--- TASKS TO COMPLETE ---
#1 Using the passage on the campaign against Al Qaida in Yemen, answer these:
(a) Which Al Qaida figure was confirmed killed by an air strike in Yemen?
(b) Who called that killing the most significant removal of a terrorist since the killing of Osama Bin Laden?
(c) How many hard-core militants has the campaign removed from the battlefield?
#2 Repeat everything in the passage on the campaign against Al Qaida in Yemen from "This was the" down to "other liberated areas.".

--- PASSAGE PROVIDED ---
----
Last month, it was confirmed that Al Qaida master bomb-maker Ebrahim Al Asiri was killed by an air strike in Yemen. Al Asiri was the plotter of attacks against international and United States targets, including the 2009 plot of the “underwear bomber” who tried to take down a US airliner. According to former CIA acting director Michael Morell, it was the most significant removal of a terrorist from the battlefield since the killing of Osama Bin Laden.

This was the latest success in Yemen against Al Qaida in the Arabian Peninsula (AQAP) by a closely coordinated intelligence and military operation between the UAE and the US. Led on the ground by the UAE, this intensive campaign has removed more than 2,000 hard-core militants from the battlefield, improved security and delivered humanitarian and development assistance to the port city of Mukalla and other liberated areas.
----
[Collected data]
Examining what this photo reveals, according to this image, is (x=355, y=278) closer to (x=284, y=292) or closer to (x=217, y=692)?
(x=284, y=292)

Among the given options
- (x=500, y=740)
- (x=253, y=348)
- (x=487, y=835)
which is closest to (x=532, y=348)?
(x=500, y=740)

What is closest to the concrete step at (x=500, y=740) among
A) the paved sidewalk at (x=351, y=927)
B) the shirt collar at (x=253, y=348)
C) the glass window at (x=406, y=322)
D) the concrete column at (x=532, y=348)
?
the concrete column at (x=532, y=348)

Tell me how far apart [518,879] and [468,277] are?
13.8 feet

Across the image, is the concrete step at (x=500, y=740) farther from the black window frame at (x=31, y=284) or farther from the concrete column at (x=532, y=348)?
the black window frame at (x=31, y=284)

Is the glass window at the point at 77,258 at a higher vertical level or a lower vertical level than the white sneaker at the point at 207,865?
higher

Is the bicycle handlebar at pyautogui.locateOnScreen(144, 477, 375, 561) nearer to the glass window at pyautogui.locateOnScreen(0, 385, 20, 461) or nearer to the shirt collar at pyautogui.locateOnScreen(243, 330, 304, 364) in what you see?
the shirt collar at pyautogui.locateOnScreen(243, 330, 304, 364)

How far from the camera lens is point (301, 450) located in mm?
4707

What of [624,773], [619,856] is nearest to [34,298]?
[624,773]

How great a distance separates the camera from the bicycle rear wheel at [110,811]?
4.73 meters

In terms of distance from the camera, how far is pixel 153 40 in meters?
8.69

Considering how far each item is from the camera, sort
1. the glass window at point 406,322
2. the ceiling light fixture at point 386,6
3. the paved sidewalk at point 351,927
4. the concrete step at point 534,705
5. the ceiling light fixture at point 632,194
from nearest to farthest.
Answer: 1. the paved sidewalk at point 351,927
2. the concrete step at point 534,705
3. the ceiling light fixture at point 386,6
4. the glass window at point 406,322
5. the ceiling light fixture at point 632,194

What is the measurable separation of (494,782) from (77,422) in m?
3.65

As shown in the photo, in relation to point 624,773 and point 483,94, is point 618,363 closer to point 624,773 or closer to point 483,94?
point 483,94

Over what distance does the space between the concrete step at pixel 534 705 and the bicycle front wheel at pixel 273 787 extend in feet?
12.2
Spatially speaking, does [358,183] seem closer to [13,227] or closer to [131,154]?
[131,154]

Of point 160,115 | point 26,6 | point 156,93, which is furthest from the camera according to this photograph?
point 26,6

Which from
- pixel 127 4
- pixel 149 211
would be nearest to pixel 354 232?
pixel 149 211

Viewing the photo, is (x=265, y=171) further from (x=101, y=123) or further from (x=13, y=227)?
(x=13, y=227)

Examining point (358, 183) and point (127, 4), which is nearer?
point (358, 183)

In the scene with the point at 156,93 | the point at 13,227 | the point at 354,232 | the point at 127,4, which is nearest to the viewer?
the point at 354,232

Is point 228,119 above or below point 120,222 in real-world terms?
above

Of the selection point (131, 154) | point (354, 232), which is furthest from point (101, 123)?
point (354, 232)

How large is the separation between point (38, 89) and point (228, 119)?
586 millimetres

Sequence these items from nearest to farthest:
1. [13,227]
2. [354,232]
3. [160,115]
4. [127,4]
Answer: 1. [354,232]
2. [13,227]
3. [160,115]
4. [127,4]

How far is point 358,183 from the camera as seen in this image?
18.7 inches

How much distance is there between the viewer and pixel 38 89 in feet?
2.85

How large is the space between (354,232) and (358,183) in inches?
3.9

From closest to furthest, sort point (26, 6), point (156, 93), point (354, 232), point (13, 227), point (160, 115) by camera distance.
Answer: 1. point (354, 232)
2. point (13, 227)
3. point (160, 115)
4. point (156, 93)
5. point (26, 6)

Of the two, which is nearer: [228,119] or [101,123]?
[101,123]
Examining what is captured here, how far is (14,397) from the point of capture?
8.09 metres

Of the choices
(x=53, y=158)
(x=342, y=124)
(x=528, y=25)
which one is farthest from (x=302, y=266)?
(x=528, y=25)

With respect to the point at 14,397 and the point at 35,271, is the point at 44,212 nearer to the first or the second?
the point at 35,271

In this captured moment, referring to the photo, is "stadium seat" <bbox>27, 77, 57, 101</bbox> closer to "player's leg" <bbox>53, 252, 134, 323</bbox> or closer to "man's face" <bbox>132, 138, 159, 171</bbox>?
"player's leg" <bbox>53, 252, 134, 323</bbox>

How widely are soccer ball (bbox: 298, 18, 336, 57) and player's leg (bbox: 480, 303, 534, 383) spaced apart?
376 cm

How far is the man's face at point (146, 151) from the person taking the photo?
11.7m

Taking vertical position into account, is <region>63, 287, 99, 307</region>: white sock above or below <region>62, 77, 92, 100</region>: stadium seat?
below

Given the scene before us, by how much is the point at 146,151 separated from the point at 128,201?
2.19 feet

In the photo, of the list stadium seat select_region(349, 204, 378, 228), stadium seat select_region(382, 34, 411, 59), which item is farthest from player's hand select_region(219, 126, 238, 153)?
----
--- OUTPUTS FOR THE TASKS ---
#1
(a) Ebrahim Al Asiri, the Al Qaida master bomb-maker.
(b) Michael Morell, former CIA acting director.
(c) More than 2,000.

#2
This was the latest success in Yemen against Al Qaida in the Arabian Peninsula (AQAP) by a closely coordinated intelligence and military operation between the UAE and the US. Led on the ground by the UAE, this intensive campaign has removed more than 2,000 hard-core militants from the battlefield, improved security and delivered humanitarian and development assistance to the port city of Mukalla and other liberated areas.